Re: [discuss] Version control and collaboration with large datasets.

site-topicbox Thu, 06 Sep 2018 09:04:44 -0700

Really nice to see DataLad being mentioned!
Disclaimer: I am one of the DataLad founders/developers, so my opinions are 
obviously biased.


First of all, I want to say that development of DataLad was largely inspired by 
both software distributions (and our experience in Debian and our NeuroDebian 
projects) which make software tools readily available with clean versioning and 
through unified interface, and version control systems which we have been using 
for all daily work for probably almost two decades by now (started to use Git 
in 2007, before that CVS and then SVN, little bzr).  With DataLad we first of 
all wanted to establish a data distribution, but because we use and love Git, 
while working on DataLad we realized that now we got a full blown data version 
control/management system, rather just a "data distribution".

Let me go through some bullet points, which relate to other posts in the 
thread, with the hope that it might be informative and help you to make an 
informative decision on the choice of the Version control system for data.  To 
no degree this is a complete presentation of git-annex and/or DataLad.  I would 
refer you to our (possibly incomplete) documentation and examples at 
http://datalad.org .

But whatever system you choose, my main message would be
*
*
*"PLEASE DO VERSION CONTROL YOUR DATA!"*

and do not leave data a "2-nd class citizen" in the digital objects of your 
research/work.


* "Distributed data" - the main aspect to choose git-annex was to be able to 
provide access to already available publicly data.

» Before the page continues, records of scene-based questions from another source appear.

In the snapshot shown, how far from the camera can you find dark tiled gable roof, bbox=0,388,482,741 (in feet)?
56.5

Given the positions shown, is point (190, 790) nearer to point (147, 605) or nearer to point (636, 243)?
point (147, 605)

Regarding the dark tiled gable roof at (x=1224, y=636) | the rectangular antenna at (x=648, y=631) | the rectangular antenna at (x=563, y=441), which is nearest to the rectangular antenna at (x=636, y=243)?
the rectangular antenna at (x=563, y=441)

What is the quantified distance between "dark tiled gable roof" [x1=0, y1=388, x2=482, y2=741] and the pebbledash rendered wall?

When we started working on DataLad, there were no other general solution which 
would make it possible to "hook" into existing data portals.  We simply could 
not duplicate on our server all data for re-distribution, similarly to how we 
do with software in e.g. Debian. ATM almost all data for datasets provided from 
http://datasets.datalad.org come from a wide variety of original locations (S3 
buckets, http websites, custom data portals, ...) through the unified 
git-annex/DataLad interfaces. datalad crawl  command could be used to quickly 
establish yourself a git/git-annex repository from standard S3 bucket or a 
simple website, or you could provide custom crawling pipelines 
(https://github.com/datalad/datalad-crawler). The majority of the datasets on 
http://datasets.datalad.org are created and updated via datalad crawl  command, 
and later published to that website via ssh using  datalad publish.  So you 
could get yourself a similar "data portal" within minutes if you have something 
to share.

** Experimentation*

We often love git for code development since it allows to experiment easily:  
create a branch, through new functionality against the wall, see if it sticks, 
if does - merge.  The same practice often applies to data analyses: we want to 
try different processing parameters, new algorithm, etc. Keeping incoming data, 
code, and output results under the same VCS allows to establish a clear track 
of how any specific results were obtained.  The beauty of git-annex (and 
DataLad ;-)) that you still use Git while working with your data.  Some git 
functions listed below become a "god blessing" for experimentation:

** git checkout BRANCH

I guess I should not describe the utility of this functionality in git.  But 
what is great when working with git-annex, is that checkouts of alternative 
branches are SUPER FAST regardless of how big your data files (under git-annex 
control) are, because they are just symlinks.  You can also literally re-layout 
the entire tree within seconds, if data files are annotated with metadata in 
git-annex.  If you would like to see/try it, just do

    git clone http://datasets.datalad.org/labs/openneurolab/metasearch/.git
    cd metasearch; ls # or tree
    git annex view species=* sex=* handedness=*
    ls # or tree
    git checkout master  # to appreciate the speed
    git checkout -

So you could "explore" and manipulate the dataset even without fetching any 
data yet (use datalad get or git-annex get to get files of interest).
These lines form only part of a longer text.